OSLO | Fri Oct 25, 2013 6:09am EDT

(Reuters) – Poland could halve its demand for coal by 2030 with a shift to renewable energies that would end its image as a laggard in European Union efforts to slow climate change, a study showed on Friday.

The report, by researchers in Germany and Poland, renewable energy groups and environmental group Greenpeace, included a foreword by ex-Polish Environment Minister Maciej Nowicki who called it a “feasible, realistic scenario”.

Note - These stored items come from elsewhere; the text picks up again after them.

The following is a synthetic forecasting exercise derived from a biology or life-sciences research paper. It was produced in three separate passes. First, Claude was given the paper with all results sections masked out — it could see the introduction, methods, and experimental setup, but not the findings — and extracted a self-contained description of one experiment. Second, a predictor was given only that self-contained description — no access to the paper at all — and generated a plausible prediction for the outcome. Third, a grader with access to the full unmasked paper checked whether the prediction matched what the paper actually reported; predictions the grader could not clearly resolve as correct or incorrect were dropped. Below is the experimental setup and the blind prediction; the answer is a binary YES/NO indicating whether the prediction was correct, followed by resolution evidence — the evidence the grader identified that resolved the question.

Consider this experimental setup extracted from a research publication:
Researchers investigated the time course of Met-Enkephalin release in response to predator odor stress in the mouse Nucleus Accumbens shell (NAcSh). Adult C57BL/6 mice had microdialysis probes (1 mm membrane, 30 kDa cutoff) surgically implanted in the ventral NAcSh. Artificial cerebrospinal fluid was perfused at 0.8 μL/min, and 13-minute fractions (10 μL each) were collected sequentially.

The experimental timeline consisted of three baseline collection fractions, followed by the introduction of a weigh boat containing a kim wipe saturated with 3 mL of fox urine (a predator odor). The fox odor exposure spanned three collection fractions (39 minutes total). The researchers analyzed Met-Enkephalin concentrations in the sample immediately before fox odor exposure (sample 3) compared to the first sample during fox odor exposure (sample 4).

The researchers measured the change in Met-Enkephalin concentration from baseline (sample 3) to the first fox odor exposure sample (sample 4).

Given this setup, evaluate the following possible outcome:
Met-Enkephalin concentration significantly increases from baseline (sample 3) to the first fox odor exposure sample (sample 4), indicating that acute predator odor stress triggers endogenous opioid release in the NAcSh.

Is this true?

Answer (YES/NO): YES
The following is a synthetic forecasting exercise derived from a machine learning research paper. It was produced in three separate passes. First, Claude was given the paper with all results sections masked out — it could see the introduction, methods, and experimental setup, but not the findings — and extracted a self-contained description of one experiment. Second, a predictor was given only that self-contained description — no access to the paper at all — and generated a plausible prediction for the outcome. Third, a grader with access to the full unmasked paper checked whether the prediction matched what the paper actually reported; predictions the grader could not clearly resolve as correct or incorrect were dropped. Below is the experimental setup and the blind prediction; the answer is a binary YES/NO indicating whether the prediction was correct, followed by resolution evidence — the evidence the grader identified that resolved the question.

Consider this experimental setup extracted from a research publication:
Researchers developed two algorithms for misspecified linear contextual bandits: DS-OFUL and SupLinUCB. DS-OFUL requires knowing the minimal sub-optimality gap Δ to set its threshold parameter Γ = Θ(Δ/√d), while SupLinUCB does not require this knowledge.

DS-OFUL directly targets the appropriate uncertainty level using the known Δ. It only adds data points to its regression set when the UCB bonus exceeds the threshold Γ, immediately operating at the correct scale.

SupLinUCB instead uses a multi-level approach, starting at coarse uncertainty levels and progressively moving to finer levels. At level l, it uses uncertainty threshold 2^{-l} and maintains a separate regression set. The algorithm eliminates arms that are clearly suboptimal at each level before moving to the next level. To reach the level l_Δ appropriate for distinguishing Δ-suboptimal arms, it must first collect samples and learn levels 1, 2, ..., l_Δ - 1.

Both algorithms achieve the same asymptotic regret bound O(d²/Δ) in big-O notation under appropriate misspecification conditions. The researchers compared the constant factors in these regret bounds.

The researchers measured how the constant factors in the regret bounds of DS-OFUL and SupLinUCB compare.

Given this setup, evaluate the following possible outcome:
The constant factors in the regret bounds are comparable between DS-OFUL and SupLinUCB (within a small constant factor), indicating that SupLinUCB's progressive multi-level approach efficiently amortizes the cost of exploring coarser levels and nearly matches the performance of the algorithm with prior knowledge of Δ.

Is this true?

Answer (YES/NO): NO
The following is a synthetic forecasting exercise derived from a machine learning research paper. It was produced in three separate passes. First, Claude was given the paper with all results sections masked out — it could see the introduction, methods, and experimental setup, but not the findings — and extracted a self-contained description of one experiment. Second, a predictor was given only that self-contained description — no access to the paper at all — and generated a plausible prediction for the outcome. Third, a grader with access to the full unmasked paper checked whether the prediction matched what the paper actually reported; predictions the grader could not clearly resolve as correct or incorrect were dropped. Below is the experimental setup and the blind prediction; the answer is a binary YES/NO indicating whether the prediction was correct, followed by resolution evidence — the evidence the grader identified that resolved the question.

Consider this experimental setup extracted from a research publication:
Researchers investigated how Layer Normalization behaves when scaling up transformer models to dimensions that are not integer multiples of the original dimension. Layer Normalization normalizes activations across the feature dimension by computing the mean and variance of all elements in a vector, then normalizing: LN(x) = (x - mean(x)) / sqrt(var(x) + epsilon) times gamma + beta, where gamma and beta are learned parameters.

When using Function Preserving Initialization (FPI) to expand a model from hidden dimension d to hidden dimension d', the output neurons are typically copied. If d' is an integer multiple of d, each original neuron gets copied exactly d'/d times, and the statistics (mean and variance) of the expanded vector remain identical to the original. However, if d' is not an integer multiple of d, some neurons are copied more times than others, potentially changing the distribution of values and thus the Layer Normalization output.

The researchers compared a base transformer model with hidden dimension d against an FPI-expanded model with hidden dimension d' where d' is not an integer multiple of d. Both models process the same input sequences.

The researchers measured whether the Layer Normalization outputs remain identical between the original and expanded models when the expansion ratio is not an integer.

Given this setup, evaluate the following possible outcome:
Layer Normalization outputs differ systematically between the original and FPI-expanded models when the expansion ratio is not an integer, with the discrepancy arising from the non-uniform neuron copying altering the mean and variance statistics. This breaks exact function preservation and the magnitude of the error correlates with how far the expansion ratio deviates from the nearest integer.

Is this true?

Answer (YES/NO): NO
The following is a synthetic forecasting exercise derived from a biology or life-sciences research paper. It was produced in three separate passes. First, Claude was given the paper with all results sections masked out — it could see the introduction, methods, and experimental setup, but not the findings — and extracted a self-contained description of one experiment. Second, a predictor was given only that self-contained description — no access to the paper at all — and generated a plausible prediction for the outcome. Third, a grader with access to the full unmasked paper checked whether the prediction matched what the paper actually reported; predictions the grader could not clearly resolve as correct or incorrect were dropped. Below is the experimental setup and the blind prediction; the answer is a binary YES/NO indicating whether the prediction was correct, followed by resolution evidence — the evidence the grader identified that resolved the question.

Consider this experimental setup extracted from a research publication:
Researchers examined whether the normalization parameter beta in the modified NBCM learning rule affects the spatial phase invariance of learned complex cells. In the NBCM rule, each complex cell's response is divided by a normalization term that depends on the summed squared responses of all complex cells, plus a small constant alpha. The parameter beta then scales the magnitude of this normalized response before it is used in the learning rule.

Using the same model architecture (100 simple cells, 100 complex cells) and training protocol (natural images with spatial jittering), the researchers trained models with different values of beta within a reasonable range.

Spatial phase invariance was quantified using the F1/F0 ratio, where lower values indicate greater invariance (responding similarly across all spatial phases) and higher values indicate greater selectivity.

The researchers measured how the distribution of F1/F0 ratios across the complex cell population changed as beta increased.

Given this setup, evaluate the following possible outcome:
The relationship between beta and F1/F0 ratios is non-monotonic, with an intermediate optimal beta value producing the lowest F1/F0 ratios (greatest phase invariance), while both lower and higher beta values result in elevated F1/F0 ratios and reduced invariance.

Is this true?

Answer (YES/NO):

It estimated that Poland, which now generates 90 percent of its electricity from coal, could create 100,000 jobs with a shift to wind, hydro, biomass, geothermal and solar power by 2030.

The scenario would require investment of $264 billion, double the $132 billion cost of business as usual. Still, free renewable energies would be cheaper in the long run by eliminating costs of fuel to generate electricity, it said.

Poland “has a once-in-a-generation opportunity to move beyond coal,” it said. “Poland is home to a geriatric energy system, based on coal. Its power plants are old with about 70 percent of them being over 30 years old.”